*SUA TAREFA*
As afirmações a seguir estão de acordo com o trecho sobre a covid-19 no México? Para cada uma, responda sim ou não e cite entre aspas as palavras do trecho que decidem a resposta. 1. O México chegou esta semana ao terceiro lugar em número de mortes. 2. O presidente mexicano manteve a mesma postura diante da pandemia durante todo o período. 3. A população do México é maior que a do Brasil.

*TRECHO DO TEXTO*
----------------------------------------

O secretário de Vigilância em Saúde, Arnaldo Medeiros, disse ontem que o governo tem interesse em adquirir “a primeira vacina que chegar ao mercado“. Interesse, sempre pode haver, mas a movimentação internacional tem demonstrado que a corrida será acirrada. 

MÉXICO ENTRE OS PIORES

O número total de mortos pelo novo coronavírus passou de 700 mil ontem. O crescimento recente foi puxado por Estados Unidos, Brasil e Índia, como tempos visto por aqui, mas também pelo México, que esta semana chegou ao terceiro lugar em número de mortes (são quase quase 50 mil). Em relação aos casos, o país vem em sexto, com 456 mil infecções.

A chegada ao topo dos rankings não surpreende, e talvez só tenha custado a acontecer porque sua população de 126 milhões de habitantes é muito menor do que a brasileira, estadunidense ou indiana. Os elementos que levariam o país a um resultado trágico estavam presentes desde o começo da pandemia, como dissemos aqui: o presidente López-Obrador passou muito tempo minimizando a covid-19, gerando aglomerações, incentivando beijos e abraços e pedindo que as pessoas continuassem nas ruas.

Ao contrário do que aconteceu no Brasil, no fim de março o presidente mexicano mudou súbita e radicalmente sua postura em relação à pandemia, recomendando distanciamento social e preocupação. Mas tudo indica que já era tarde: pesquisas e a experiência internacional têm demonstrado o quanto é mais fácil controlar o vírus quando há poucos casos. O podcast O Assunto de hoje trata do caso mexicano, e a epidemiologista Fátima Marinho, ex-coordenadora na Opas (Organização Pan Americana da Saúde) conta como o processo de fechamento e reaberturas por lá foi sem sentido. E parecido com o brasileiro, diga-se: fechamentos sem criação de estratégia de rastreamento de contatos, seguidos por reaberturas com as curvas de contágio subindo.

----------------------------------------

*DADOS FORNECIDOS*
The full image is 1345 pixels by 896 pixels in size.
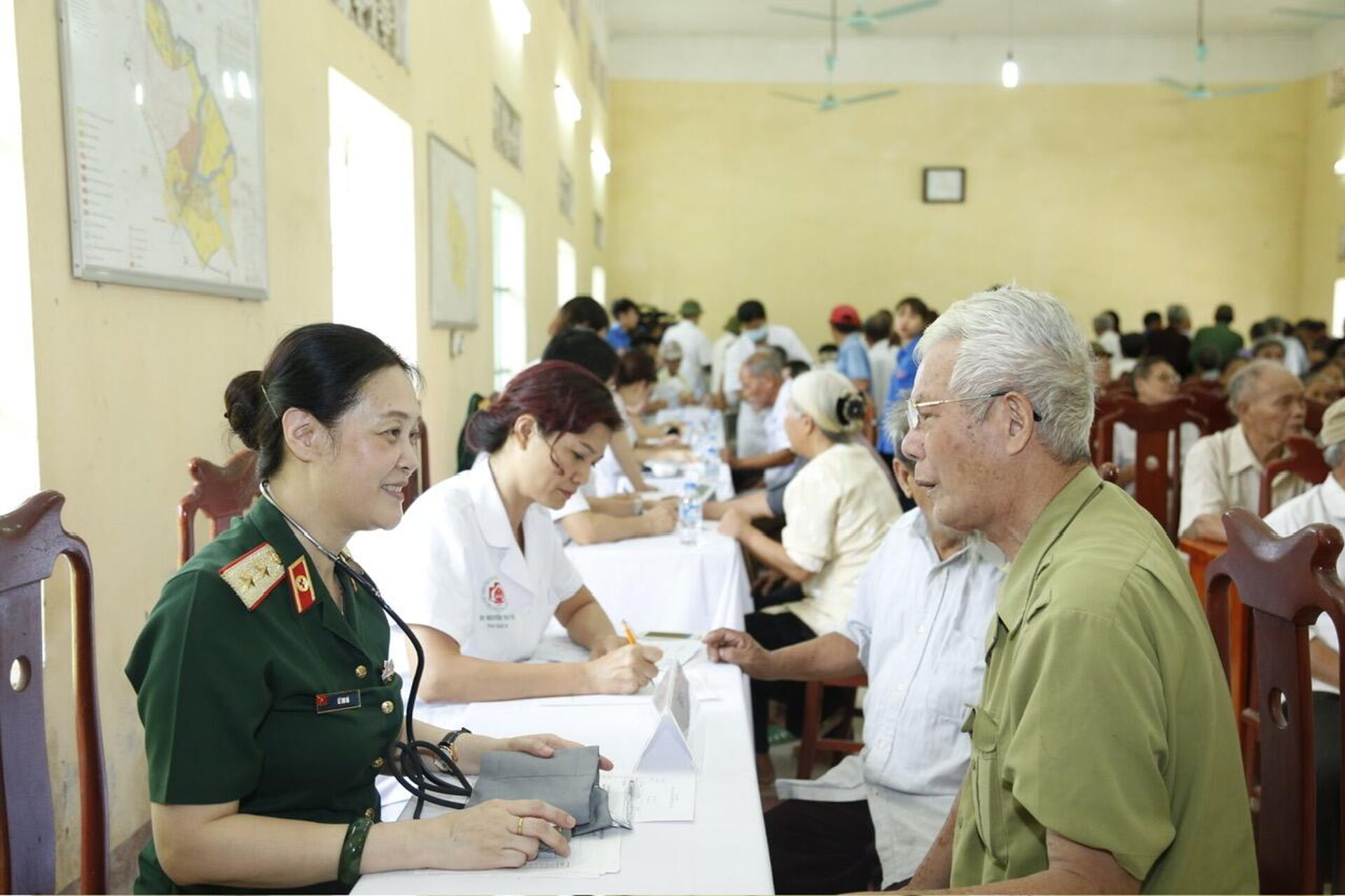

----------------------------------------

*RESULTADO*
1. Sim: "esta semana chegou ao terceiro lugar em número de mortes".
2. Não: "no fim de março o presidente mexicano mudou súbita e radicalmente sua postura em relação à pandemia".
3. Não: "sua população de 126 milhões de habitantes é muito menor do que a brasileira, estadunidense ou indiana".